Preppy teenage girl #1, before Sex and the City movie: Oh! I heard that Jennifer Hewitt is in this movie!
Preppy teenage girl #2: No, it's Jennifer Hudson.
Preppy teenage girl #1: Whats the difference?
Preppy teenage girl #2: Jennifer Hewitt is the white actress who made a CD and can't sing and was in the Garfield movie. Jennifer Hudson is the black girl from American Idol who won an Oscar for that movie with Beyonce.
Preppy teenage girl #1: Are either one of them singing in this movie?
Preppy teenage girl #2: I don't know.
(long pause)
Preppy teenage girl #3: Speaking of black people, I got in trouble for being racist at work today.

Plano, Texas

Fat drunk guy: I really like your shirt.

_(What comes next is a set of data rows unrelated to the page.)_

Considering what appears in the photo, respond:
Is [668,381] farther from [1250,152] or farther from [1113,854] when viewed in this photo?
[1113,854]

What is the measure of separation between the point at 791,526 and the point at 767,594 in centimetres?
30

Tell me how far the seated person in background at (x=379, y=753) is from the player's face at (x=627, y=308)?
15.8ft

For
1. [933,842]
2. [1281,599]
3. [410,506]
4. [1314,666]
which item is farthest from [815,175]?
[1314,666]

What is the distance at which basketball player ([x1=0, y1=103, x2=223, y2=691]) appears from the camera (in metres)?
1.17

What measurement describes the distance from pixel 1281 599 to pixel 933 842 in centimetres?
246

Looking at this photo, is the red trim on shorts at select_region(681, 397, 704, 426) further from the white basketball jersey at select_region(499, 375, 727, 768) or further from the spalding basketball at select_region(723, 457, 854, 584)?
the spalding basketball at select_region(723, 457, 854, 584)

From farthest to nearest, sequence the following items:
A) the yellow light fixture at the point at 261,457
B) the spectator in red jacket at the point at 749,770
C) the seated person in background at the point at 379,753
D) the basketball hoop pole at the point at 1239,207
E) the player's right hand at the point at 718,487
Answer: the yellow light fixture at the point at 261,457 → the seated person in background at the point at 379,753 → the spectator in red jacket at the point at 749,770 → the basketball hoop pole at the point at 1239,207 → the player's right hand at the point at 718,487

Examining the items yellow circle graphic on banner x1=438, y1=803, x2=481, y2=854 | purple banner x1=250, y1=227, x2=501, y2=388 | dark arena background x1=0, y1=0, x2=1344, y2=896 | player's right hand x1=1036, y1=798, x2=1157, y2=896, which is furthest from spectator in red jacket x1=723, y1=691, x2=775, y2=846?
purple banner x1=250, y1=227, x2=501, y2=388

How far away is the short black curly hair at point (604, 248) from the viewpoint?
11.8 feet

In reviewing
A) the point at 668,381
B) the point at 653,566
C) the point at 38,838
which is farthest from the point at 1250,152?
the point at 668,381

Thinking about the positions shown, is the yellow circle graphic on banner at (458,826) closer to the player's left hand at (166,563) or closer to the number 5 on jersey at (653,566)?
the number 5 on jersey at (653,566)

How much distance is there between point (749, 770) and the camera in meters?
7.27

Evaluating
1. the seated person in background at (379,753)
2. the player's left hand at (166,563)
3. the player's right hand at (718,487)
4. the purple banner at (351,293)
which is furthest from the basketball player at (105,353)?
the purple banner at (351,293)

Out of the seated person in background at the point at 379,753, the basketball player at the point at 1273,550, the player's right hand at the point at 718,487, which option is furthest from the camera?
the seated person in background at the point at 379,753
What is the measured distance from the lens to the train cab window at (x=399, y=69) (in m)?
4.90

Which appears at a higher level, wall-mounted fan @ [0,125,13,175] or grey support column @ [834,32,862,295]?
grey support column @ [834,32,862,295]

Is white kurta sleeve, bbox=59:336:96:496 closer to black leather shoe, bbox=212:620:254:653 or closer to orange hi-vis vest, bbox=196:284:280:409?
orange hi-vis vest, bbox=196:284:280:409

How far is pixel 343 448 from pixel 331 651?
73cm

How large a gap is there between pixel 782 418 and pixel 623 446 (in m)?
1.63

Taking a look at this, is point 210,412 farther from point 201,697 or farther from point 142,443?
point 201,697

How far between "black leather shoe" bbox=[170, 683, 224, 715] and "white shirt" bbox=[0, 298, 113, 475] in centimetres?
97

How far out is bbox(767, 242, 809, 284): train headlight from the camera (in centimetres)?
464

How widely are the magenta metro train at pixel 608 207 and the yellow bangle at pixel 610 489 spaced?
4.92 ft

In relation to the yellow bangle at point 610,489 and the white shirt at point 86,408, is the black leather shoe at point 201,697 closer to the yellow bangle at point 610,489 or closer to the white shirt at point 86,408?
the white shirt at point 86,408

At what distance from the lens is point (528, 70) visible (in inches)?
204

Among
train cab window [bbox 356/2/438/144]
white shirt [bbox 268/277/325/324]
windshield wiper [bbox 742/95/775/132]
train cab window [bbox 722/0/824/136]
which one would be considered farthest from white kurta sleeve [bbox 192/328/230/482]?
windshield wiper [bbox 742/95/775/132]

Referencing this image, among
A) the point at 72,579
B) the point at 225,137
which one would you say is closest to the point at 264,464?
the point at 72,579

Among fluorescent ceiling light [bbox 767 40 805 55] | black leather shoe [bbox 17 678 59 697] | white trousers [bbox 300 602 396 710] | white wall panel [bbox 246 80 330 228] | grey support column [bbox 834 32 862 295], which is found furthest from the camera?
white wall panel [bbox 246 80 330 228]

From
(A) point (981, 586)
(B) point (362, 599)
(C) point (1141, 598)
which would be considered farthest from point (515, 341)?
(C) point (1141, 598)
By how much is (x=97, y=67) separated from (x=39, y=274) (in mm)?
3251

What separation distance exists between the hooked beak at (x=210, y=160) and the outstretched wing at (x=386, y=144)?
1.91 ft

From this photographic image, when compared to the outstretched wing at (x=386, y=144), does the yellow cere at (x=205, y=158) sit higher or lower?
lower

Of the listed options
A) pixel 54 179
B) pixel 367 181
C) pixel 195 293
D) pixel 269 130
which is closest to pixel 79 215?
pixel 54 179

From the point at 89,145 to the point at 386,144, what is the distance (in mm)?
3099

It's very intellectual.
Girl: Uh, thanks.
Fat drunk guy: I mean, I'm in college, I like to think deep, you know? I want to make films. Deep films.
Girl: Yeah, that'll be cool.
Fat drunk guy: How old are you?
Girl: I'm 16.
Fat drunk guy: Oh, I'm 18. Well…I mean, I'm 23.

Shreveport, Louisiana

Overheard by: Elle

Old man pushing shopping cart, singing happily to himself: Maybe I should get an 8-million-dollar lawsuit against my own family!